Python iterate through list of dictionaries - python

I have the below list of dictionaries -
results = [
{'type': 'check_datatype',
'kwargs': {'table': 'cars', 'columns': ['car_id','index'], 'd_type': 'str'},
'datasource_path': '/cars_dataset_ok/',
'Result': False},
{'type': 'check_string_consistency',
'kwargs': {'table': 'cars', 'columns': ['car_id'], 'string_length': 6},
'datasource_path': '/cars_dataset_ok/',
'Result': False}
]
I want output list with below output where key and value fields are coming from kwargs key in the above list -
id|key|value|index
[[1,table,cars,null],[1,columns,car_id,1],[1,columns,index,2]
[1,dtype,str,null],[2,table,cars,null],[2,columns,car_id,null],[2,string_length,6,null]]
Update - Now, i want one more column in output - uniquehaschode --> here unique hashcode means Dictionaries with the same keys and values should generate the same id or hash. Hence if key value pairs are same in dictionary 'kwargs', then they should return the same hashcode. Output should be like this -
[[1,table,cars,null,uniquehaschode1],[1,columns,car_id,1,uniquehaschode1],[1,columns,index,2,uniquehaschode1]
[1,dtype,str,null,uniquehaschode1],[2,table,cars,null,uniquehaschode2],[2,columns,car_id,null,uniquehaschode2],[2,string_length,6,null,uniquehaschode2]]
Also, i don't want to insert anything into this table if a particular uniquehaschode already exists.

Supplied material>
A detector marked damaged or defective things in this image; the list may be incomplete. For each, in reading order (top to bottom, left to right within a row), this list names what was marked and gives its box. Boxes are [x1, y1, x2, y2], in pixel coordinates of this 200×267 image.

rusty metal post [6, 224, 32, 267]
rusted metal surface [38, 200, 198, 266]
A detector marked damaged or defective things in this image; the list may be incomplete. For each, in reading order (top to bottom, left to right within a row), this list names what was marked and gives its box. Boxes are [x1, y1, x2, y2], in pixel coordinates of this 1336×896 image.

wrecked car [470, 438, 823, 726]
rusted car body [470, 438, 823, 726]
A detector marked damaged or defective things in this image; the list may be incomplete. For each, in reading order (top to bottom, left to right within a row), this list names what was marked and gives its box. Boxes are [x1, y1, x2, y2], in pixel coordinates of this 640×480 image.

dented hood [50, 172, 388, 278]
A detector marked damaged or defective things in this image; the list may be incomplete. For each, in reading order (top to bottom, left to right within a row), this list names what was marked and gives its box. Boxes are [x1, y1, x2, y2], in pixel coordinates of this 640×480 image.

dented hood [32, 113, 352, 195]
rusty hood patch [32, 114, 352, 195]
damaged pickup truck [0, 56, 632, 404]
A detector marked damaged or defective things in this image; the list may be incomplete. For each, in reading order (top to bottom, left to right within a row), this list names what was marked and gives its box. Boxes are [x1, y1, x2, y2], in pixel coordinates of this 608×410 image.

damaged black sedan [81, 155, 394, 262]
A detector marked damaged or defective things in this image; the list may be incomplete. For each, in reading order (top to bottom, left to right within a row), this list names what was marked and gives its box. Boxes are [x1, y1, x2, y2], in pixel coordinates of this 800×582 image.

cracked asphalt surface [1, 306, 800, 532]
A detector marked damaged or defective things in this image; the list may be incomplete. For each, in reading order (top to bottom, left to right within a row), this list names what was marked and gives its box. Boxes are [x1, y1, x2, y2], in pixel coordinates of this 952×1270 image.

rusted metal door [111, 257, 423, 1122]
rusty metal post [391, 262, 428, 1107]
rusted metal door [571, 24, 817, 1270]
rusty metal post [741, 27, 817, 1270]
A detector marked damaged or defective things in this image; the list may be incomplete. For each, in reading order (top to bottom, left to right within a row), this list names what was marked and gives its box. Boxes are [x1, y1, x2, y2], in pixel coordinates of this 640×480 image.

Directives>
1. In the rows, rewrite the lines from the one with "this 1336×896 image." up to and including the one with "cracked asphalt surface [1, 306, 800, 532]", putting "scanner" wherever "detector" appears and changing nothing else. Return only those lines.
2. Continue the Python question about iterating through a list of dictionaries from where it stops.

Answers to the exercises>
1.
A scanner marked damaged or defective things in this image; the list may be incomplete. For each, in reading order (top to bottom, left to right within a row), this list names what was marked and gives its box. Boxes are [x1, y1, x2, y2], in pixel coordinates of this 1336×896 image.

wrecked car [470, 438, 823, 726]
rusted car body [470, 438, 823, 726]
A scanner marked damaged or defective things in this image; the list may be incomplete. For each, in reading order (top to bottom, left to right within a row), this list names what was marked and gives its box. Boxes are [x1, y1, x2, y2], in pixel coordinates of this 640×480 image.

dented hood [50, 172, 388, 278]
A scanner marked damaged or defective things in this image; the list may be incomplete. For each, in reading order (top to bottom, left to right within a row), this list names what was marked and gives its box. Boxes are [x1, y1, x2, y2], in pixel coordinates of this 640×480 image.

dented hood [32, 113, 352, 195]
rusty hood patch [32, 114, 352, 195]
damaged pickup truck [0, 56, 632, 404]
A scanner marked damaged or defective things in this image; the list may be incomplete. For each, in reading order (top to bottom, left to right within a row), this list names what was marked and gives its box. Boxes are [x1, y1, x2, y2], in pixel coordinates of this 608×410 image.

damaged black sedan [81, 155, 394, 262]
A scanner marked damaged or defective things in this image; the list may be incomplete. For each, in reading order (top to bottom, left to right within a row), this list names what was marked and gives its box. Boxes are [x1, y1, x2, y2], in pixel coordinates of this 800×582 image.

cracked asphalt surface [1, 306, 800, 532]

2.
Update2: I want to create a dataframe with below schema. args_id will be same for each unique pair of (kwargs and check_name). i want to run the above list of dictionaries everyday and hence for different date run, args_id should be same if
unique pair of (kwargs and check_name) has come again. i want to store this result into a dataframe everyday and then put it into my delta table of spark.
Type|time|args_id
check_datatype|2021-03-29|0
check_string_consistency|2021-03-29|1
check_datatype|2021-03-30|0
Until now, i was using below code -
type_results = [[elt['type'] for
elt in results]
checkColumns = ['type']
spark = SparkSession.builder.getOrCreate()
DF = spark.createDataFrame(data=results, schema=checkColumns)
DF = DF.withColumn("time", F.current_timestamp())
DF = DF.withColumn("args_id", F.row_number().over(Window.orderBy(F.monotonically_increasing_id())))

Probably you need:
results = [
{'type': 'check_datatype',
'kwargs': {'table': 'cars', 'columns': ['car_id','index'], 'd_type': 'str'},
'datasource_path': '/cars_dataset_ok/',
'Result': False},
{'type': 'check_string_consistency',
'kwargs': {'table': 'cars', 'columns': ['car_id'], 'string_length': 6},
'datasource_path': '/cars_dataset_ok/',
'Result': False}
]
result_list = []
for c, l in enumerate(results, start=1):
for key, value in l['kwargs'].items():
if isinstance(value,list):
if len(value) == 1:
result_list.append([str(c),key,value[0],'null'])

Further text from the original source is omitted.